#### FRAGMENTO DEL TEXTO
La última edición de Manifesta fue una cómoda exploración del legado minero de Limburg que sirvió para hacer reajustes presupuestarios, pero que resulta poco conflictiva hasta en su enunciación (por más acentos épicos que quisiera darle su curador, Cuauhtémoc Medina). Con su excursión a la ciudad de las noches blancas, la movediza bienal europea vuelve a sus niveles históricos de controversia. Ni siquiera hacía falta que el Kremlin moviera un párpado y algunos vehículos blindados en la dirección del problema ucraniano para que Manifesta diera que hablar.
Ya era para preocuparse una campaña online que circuló el año pasado, pidiendo un boicot a la bienal en resistencia a las medidas del gobierno ruso contra la llamada “propaganda homosexual”. El argumento no necesita ulteriores parodias. (¿Cancelar alguna de las ediciones recientes de la trienal del New Museum por Abu Grahib, quizás?) Y sin embargo la respuesta de Manifesta Foundation, en ese momento, fue interesante: con tantos puentes rotos entre Rusia y occidente, lo que menos necesitan los activistas de la comunidad homosexual que trabajan en el terreno es mayor aislamiento. La mera existencia de una bienal europea en San Petersburgo puede echar luz y recursos sobre problemas que a la fecha vemos imperfectamente, a través de las antiparras de las agencias de noticias.

#### MATERIAL DE TRABAJO
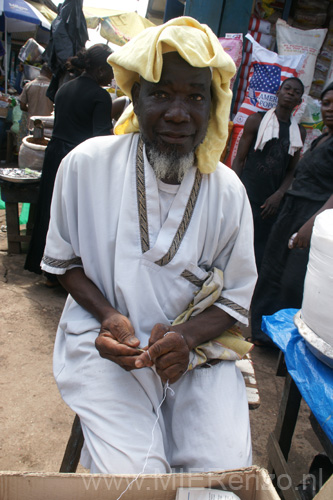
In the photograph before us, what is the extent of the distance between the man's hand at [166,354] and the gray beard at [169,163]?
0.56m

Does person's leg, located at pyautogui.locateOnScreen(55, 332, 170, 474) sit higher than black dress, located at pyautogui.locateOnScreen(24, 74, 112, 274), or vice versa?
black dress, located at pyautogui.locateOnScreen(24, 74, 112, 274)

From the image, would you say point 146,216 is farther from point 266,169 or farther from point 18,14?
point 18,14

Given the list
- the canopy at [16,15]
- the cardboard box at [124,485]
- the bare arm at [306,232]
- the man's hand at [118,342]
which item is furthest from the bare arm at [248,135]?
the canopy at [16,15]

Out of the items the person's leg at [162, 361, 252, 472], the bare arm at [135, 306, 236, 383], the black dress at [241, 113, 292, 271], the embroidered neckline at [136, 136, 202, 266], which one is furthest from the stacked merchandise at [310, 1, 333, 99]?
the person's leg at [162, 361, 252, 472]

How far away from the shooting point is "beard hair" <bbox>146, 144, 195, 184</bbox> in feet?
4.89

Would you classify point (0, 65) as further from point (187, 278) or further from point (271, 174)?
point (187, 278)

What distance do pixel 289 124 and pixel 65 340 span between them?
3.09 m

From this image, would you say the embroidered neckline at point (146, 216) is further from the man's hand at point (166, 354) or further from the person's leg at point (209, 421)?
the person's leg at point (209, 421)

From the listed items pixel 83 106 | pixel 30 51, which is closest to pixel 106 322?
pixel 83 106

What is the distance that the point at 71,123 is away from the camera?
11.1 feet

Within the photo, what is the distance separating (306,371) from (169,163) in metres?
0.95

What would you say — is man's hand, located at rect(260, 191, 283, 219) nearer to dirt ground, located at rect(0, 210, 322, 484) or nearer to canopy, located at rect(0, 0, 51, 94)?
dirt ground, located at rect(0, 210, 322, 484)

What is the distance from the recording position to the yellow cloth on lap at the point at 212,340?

#### ENUNCIADO ESCRITO 1
Copia del texto sobre Manifesta en San Petersburgo el trozo que va desde "La última edición" hasta "diera que hablar.", este incluido, sin cambiar nada.
#### ENUNCIADO ESCRITO 2
Cambia "nearer" por "closer" en los registros, desde la línea con "Within the photo, what" hasta la última línea de los registros, incluidas las dos. Escribe solo esas líneas y deja todo lo demás igual.

#### RESPUESTA CORRECTA 1
La última edición de Manifesta fue una cómoda exploración del legado minero de Limburg que sirvió para hacer reajustes presupuestarios, pero que resulta poco conflictiva hasta en su enunciación (por más acentos épicos que quisiera darle su curador, Cuauhtémoc Medina). Con su excursión a la ciudad de las noches blancas, la movediza bienal europea vuelve a sus niveles históricos de controversia. Ni siquiera hacía falta que el Kremlin moviera un párpado y algunos vehículos blindados en la dirección del problema ucraniano para que Manifesta diera que hablar.

#### RESPUESTA CORRECTA 2
Within the photo, what is the distance separating (306,371) from (169,163) in metres?
0.95

What would you say — is man's hand, located at rect(260, 191, 283, 219) closer to dirt ground, located at rect(0, 210, 322, 484) or closer to canopy, located at rect(0, 0, 51, 94)?
dirt ground, located at rect(0, 210, 322, 484)

What is the distance from the recording position to the yellow cloth on lap at the point at 212,340?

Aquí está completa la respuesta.